The matrix-free \(K_y v\) shader

The trick that makes this fast on Metal is implementing \(K_y\, v\) without materializing \(K_y\). The kernel matrix-vector product

\[(K_y v)_i = \sum_j k(x_i, x_j)\, v_j + \sigma_n^2\, v_i\]

can be computed in a single GPU shader pass: each output element \(i\) loops over all training points \(j\), evaluates the kernel function, multiplies by \(v_j\), and accumulates — all without storing the intermediate \(N \times N\) matrix.

The result: memory stays \(O(N)\) regardless of how large the kernel matrix would be. At \(N = 20{,}000\) the explicit kernel matrix is 1.6 GB; the matrix-free path needs ~80 KB for \(v\) and \(w\), plus the input \(X\) itself.

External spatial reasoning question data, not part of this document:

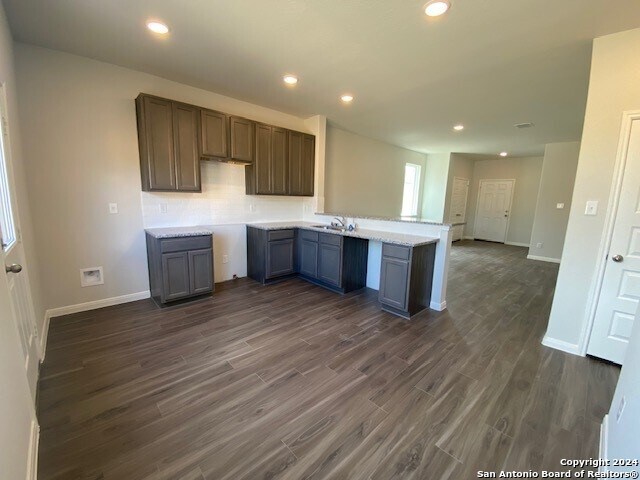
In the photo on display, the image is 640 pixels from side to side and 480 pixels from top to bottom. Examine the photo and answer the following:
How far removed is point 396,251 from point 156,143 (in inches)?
118

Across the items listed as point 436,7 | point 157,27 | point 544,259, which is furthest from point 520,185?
point 157,27

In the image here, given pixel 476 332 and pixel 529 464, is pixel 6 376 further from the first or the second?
pixel 476 332

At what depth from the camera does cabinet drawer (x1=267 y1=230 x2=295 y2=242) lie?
401 cm

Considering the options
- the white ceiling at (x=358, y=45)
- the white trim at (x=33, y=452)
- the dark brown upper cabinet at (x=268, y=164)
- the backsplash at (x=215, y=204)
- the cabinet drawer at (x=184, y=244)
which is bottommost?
the white trim at (x=33, y=452)

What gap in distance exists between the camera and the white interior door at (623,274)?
2.17 metres

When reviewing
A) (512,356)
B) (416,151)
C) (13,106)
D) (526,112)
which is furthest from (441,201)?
(13,106)

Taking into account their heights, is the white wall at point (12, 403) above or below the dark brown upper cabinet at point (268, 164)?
below

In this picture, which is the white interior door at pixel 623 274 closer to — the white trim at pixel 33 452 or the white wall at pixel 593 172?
the white wall at pixel 593 172

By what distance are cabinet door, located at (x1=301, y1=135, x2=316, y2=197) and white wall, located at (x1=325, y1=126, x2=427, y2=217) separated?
2.26 feet

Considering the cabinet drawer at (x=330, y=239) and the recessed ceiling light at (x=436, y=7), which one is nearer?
the recessed ceiling light at (x=436, y=7)

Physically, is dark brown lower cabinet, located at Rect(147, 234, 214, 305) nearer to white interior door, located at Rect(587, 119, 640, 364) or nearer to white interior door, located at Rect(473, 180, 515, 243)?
white interior door, located at Rect(587, 119, 640, 364)

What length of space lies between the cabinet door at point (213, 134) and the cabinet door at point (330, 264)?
Result: 1880 millimetres

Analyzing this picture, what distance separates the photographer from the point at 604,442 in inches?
60.9

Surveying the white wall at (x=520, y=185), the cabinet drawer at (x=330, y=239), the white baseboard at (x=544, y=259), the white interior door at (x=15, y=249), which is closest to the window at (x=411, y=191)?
the white wall at (x=520, y=185)
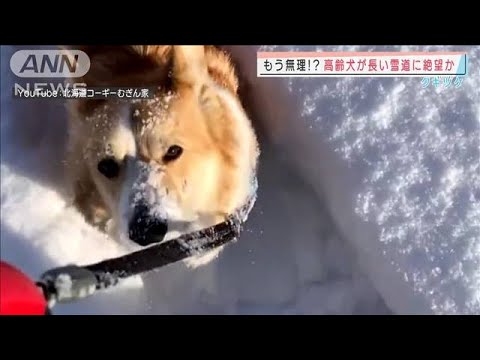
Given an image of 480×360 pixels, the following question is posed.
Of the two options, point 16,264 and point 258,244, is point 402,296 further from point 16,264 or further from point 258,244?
point 16,264

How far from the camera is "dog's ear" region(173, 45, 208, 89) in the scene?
168cm

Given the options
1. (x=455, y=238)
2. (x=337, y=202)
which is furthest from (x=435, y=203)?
(x=337, y=202)

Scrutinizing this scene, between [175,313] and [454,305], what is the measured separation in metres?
0.64

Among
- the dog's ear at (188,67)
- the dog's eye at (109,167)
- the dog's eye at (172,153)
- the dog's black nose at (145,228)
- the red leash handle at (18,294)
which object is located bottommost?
the red leash handle at (18,294)

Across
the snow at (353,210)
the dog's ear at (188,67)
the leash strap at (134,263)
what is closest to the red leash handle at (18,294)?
the leash strap at (134,263)

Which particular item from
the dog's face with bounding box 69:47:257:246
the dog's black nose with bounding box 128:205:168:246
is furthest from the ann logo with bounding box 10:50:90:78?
the dog's black nose with bounding box 128:205:168:246

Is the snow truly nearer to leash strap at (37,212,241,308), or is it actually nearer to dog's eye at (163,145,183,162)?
leash strap at (37,212,241,308)

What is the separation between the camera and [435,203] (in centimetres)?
178

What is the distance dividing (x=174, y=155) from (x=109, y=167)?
14 cm

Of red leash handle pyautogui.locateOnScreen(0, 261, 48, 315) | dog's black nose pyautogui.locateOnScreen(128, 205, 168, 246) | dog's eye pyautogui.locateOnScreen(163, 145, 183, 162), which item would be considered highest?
dog's eye pyautogui.locateOnScreen(163, 145, 183, 162)

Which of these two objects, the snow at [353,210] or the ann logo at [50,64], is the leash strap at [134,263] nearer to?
the snow at [353,210]

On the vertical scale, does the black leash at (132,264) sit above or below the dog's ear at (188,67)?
below

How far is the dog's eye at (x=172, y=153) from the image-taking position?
1630mm

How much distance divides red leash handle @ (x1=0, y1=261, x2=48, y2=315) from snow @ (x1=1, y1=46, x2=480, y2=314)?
173mm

LightGP’s matrix-free shader lives at kernels/metal/rbf_matvec.metal and kernels/cuda/rbf_matvec.cu. The host-side CG loop uses these as the matvec callback:

auto K_matvec = [&](const Tensor& v) {
    return rbf_matvec_metal(X, v, length_scale, signal_var, noise_var);
};
cg_solve(K_matvec, y, alpha);

Hutchinson variance estimation

The predictive variance for a test point \(x_*\) is

\[\sigma_*^2 = k(x_*, x_*) - K_{*X}\, K_y^{-1} K_{X*}.\]

The middle term needs another solve. In matrix-free CG mode, LightGP uses Hutchinson probes: sample \(p\) Rademacher vectors \(z_j \in \{-1, +1\}^N\), solve \(K_y\, u_j = z_j\) once per probe, and estimate

\[K_y^{-1}\, K_{*X}^\top \;\approx\; \frac{1}{p} \sum_{j=1}^p z_j \odot u_j.\]

This gives a low-rank approximation of \(K_y^{-1}\) that we then contract against \(K_{*X}\). The variance estimate is biased low but the bias shrinks as \(O(1/p)\).

Log-marginal-likelihood via SLQ

The \(\log\lvert K_y \rvert\) term in the log marginal likelihood can also be computed without ever factorizing \(K_y\), using stochastic Lanczos quadrature (Ubaru et al., 2017): run \(k\) steps of Lanczos with random initial vectors, extract the tridiagonal matrix \(T_k\), and approximate

\[\log\lvert K_y \rvert \approx N \cdot \mathbb{E}_z\!\left[ z^\top \log(K_y) z \right] \approx \frac{N}{p}\sum_{j=1}^p z_j^\top\, \operatorname{e}_1^\top Q_k^\top \log(T_k)\, Q_k\, \operatorname{e}_1.\]

The \(\log(T_k)\) is cheap because \(T_k\) is small (\(k \times k\), typically \(k = 30\)). LightGP’s solvers/cpu/slq_cpu.cpp implements this and is shared between CG and SKI modes.

When CG (and matrix-free) wins

The kernel matrix would exceed RAM (\(N \gtrsim 20{,}000\), GB scale)
You have a GPU with much higher memory bandwidth than CPU
Variance estimates can tolerate Hutchinson noise

For dense \(N < 5{,}000\) problems, exact Cholesky is faster and gives noiseless variance — use GP Regression Basics directly.